= The Eternal Quest =

2003 novel

The Eternal Quest, published in the United States as Tilting at Windmills: A Novel of Cervantes and the Errant Knight, is the debut novel of Julian Branston, published in 2003. It concerns the writing of the novel Don Quixote. The U.S. title refers to a famous episode on Don Quixote where the title character comes upon a windmill and mistakes it for a giant.

==Plot summary==
The Eternal Quest covers a short period of time in Spain in the early 17th century during the reign of King Philip III. The events in the novel circle around Miguel de Cervantes and his attempts to complete and publish the first book of Don Quixote. The Eternal Quest provides a fictionalized rendering of that time, including an intrigue to stop Cervantes from publishing his work, set in the then-capital of Valladolid. Branston takes Cervantes’ comic style and grafts it on to his miniaturization of the Don Quixote myth.

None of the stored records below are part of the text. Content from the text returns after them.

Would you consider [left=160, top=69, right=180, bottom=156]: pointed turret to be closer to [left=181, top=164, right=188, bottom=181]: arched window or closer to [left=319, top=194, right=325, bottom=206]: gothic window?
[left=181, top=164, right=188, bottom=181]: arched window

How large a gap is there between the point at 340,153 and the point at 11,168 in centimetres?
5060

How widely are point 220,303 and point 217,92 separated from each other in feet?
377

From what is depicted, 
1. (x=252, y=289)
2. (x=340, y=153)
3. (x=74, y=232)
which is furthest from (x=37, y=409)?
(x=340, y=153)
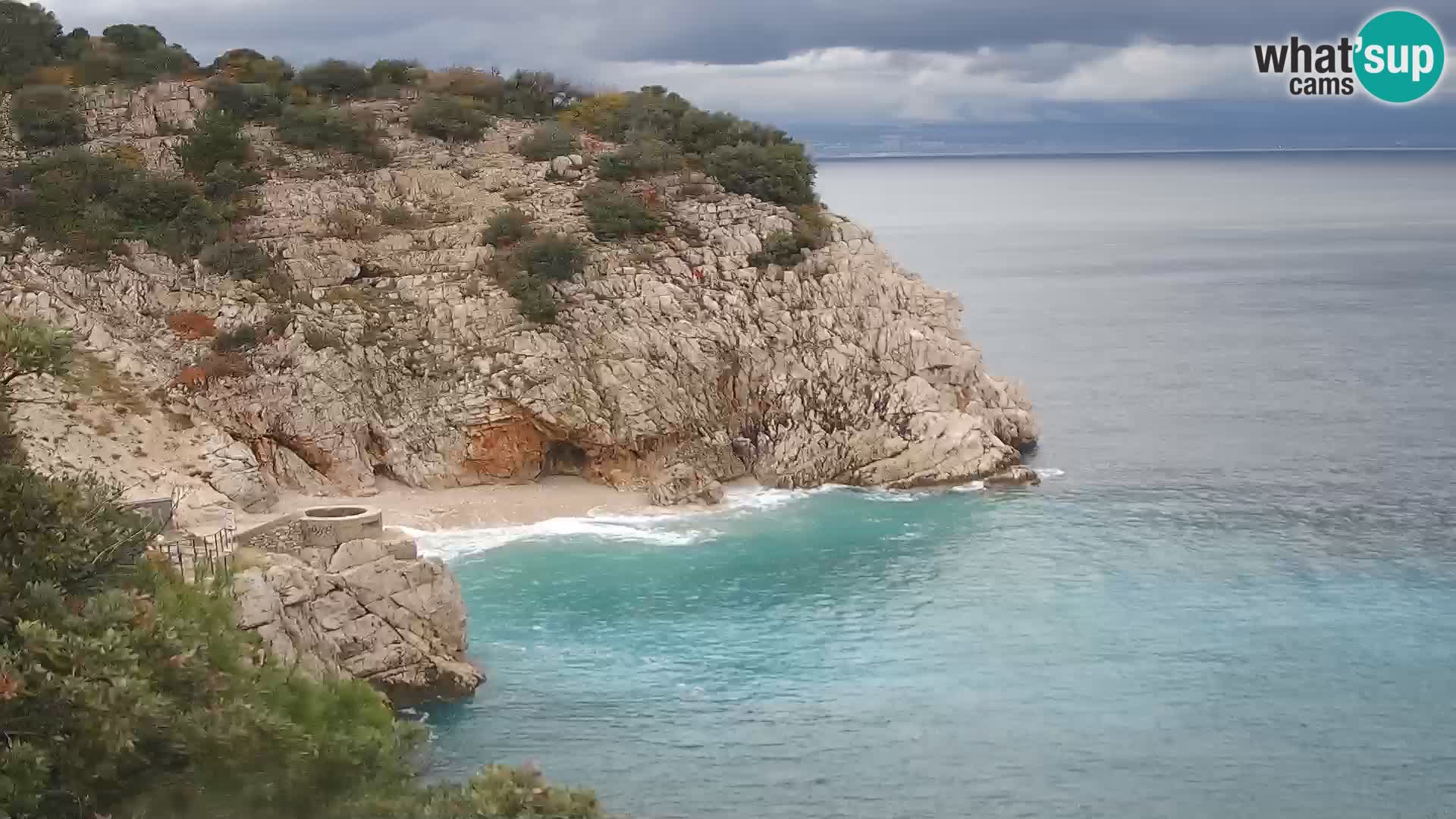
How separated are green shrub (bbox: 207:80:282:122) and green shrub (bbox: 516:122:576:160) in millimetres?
8817

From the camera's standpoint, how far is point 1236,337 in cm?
7594

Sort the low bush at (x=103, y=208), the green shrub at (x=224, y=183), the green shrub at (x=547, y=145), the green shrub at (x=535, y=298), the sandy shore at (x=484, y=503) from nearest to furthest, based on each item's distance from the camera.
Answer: the sandy shore at (x=484, y=503) < the low bush at (x=103, y=208) < the green shrub at (x=535, y=298) < the green shrub at (x=224, y=183) < the green shrub at (x=547, y=145)

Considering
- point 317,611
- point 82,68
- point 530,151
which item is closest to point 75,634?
point 317,611

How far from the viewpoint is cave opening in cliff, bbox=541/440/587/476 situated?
4488 cm

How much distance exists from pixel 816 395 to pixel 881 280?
5.46 meters

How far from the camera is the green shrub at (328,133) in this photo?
50562 millimetres

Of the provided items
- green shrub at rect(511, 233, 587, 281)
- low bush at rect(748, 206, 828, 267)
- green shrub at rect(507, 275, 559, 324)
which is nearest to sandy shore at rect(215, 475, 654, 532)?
green shrub at rect(507, 275, 559, 324)

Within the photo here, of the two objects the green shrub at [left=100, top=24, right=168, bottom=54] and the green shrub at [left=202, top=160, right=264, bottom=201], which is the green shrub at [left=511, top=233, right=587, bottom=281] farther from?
the green shrub at [left=100, top=24, right=168, bottom=54]

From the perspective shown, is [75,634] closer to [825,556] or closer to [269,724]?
[269,724]

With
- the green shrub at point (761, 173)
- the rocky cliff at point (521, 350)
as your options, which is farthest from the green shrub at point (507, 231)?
the green shrub at point (761, 173)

Although Cervantes himself is a character in this novel, much of the action centers on a character known only as the Old Knight, a soldier in the army of King Philip II and officer under the Duke of Alva who has gone mad from the violence of war. He now believes himself to be a soldier sent on a quest by God. Pedro, a friend of Cervantes and local trader, sees the Old Knight and tells Cervantes about him, inspiring the writer to create a series of short stories, published individually as pamphlets by the local printer Robles, about the comic adventures of a confused, self-proclaimed knight named Don Quixote.

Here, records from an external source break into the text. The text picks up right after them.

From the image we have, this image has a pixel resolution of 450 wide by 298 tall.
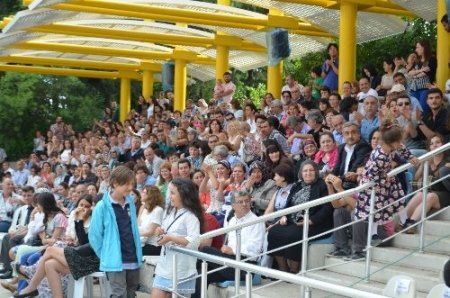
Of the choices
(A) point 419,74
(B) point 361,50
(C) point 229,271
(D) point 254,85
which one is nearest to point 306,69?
(B) point 361,50

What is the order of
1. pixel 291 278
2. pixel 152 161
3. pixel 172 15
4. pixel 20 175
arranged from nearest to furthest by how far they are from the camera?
pixel 291 278, pixel 152 161, pixel 172 15, pixel 20 175

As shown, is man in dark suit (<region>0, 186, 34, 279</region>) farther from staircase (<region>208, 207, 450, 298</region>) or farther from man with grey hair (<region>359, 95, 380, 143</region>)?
man with grey hair (<region>359, 95, 380, 143</region>)

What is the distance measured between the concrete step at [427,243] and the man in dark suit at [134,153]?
9392 mm

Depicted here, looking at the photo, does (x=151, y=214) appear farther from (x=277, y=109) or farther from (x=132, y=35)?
(x=132, y=35)

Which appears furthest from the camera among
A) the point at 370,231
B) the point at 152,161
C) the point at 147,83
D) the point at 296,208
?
the point at 147,83

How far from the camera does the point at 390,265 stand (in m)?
8.51

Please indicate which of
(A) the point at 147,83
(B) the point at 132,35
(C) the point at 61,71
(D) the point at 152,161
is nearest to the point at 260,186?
(D) the point at 152,161

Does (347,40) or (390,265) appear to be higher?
(347,40)

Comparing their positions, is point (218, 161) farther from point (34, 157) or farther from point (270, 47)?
point (34, 157)

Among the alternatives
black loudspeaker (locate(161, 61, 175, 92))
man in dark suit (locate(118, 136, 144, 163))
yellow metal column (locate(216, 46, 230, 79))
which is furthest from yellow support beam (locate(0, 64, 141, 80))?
man in dark suit (locate(118, 136, 144, 163))

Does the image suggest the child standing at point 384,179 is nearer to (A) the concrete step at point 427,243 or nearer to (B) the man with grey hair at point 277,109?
(A) the concrete step at point 427,243

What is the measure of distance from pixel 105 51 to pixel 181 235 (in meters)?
15.7

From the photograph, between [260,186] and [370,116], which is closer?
[260,186]

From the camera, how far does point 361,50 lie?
28703 millimetres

These events are set against a backdrop of political intrigue surrounding the impending appointment of a new poet laureate to the “emperor” (King Philip III). The marquis of Denia approaches the duchess, a widow who oversees an academy of poets and artists, to boast that he controls the emperor’s appointments and will decide who the new poet laureate shall be. He is met at the duchess’ mansion by Ongora, a local poet of small talents and great ambitions, who subsequently hatches a plot to disgrace Cervantes and elevate himself into the new royal position.

The novel itself then follows three tracks:
- The meanderings of the Old Knight through Valladolid, including his encounters with the other characters and his Quixote-like confusion of ordinary objects (e.g., Pedro’s family pot) for great artifacts (the sword of Lancelot);
- The efforts by Cervantes to complete his work and maintain his reputation, even as the Old Knight appears to come to life from his pamphlets; and
- Ongora’s plot, which involves having the duchess write a satire of Don Quixote in the form of a rejection letter from Dulcinea, with Ongora himself writing a scathing introduction in which he claims to have cuckolded Cervantes, and publishing both anonymously.

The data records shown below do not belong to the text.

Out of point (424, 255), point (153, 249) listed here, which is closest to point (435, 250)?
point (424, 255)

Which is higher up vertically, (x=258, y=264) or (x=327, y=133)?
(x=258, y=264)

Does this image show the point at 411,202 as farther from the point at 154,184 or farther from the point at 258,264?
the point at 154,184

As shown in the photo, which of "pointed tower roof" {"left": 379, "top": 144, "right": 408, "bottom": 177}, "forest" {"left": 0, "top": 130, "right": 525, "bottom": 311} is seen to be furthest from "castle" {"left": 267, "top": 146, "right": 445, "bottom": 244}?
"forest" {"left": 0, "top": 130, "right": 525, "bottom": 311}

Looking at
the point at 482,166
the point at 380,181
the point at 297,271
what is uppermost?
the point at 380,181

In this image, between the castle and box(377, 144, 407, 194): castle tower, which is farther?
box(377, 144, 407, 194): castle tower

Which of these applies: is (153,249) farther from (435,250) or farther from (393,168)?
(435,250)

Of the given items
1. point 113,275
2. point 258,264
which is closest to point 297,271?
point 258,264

The Old Knight’s misadventures take on a mystical quality, as he defeats stronger and better-armed enemies and always seems to arrive at scenes in the nick of time to stop some evil from being done. He eventually concludes that Ongora is a warlock and calls him the “Evil Magician of Bad Verse.”

When Cervantes sees the satire and introduction, he approaches the duchess directly to offer to work with her on future writings if she will explain the reason for the violence of the introduction (which Cervantes believes was also written by the duchess). The duchess, who had not seen the introduction, then disavows Ongora and offers her financial and political support to Cervantes.

Thus spurned, Ongora hires an assassin to kill Cervantes, but this attempt is foiled by the Old Knight, who knocks the assassin out with Pedro’s pot. Ongora eventually slays the Old Knight, who dies in Cervantes’ house, only to come back to life and die permanently with his head on Cervantes’ shoulder in front of the “Holy Grail” (an olive tree in Cervantes’ yard). Ongora tries to exact one last revenge by publishing various poor imitations of Don Quixote to stain Cervantes’ reputation, but these only serve to secure Cervantes' fame. Ongora is banished from the Spanish empire and Don Quixote is published to great acclaim.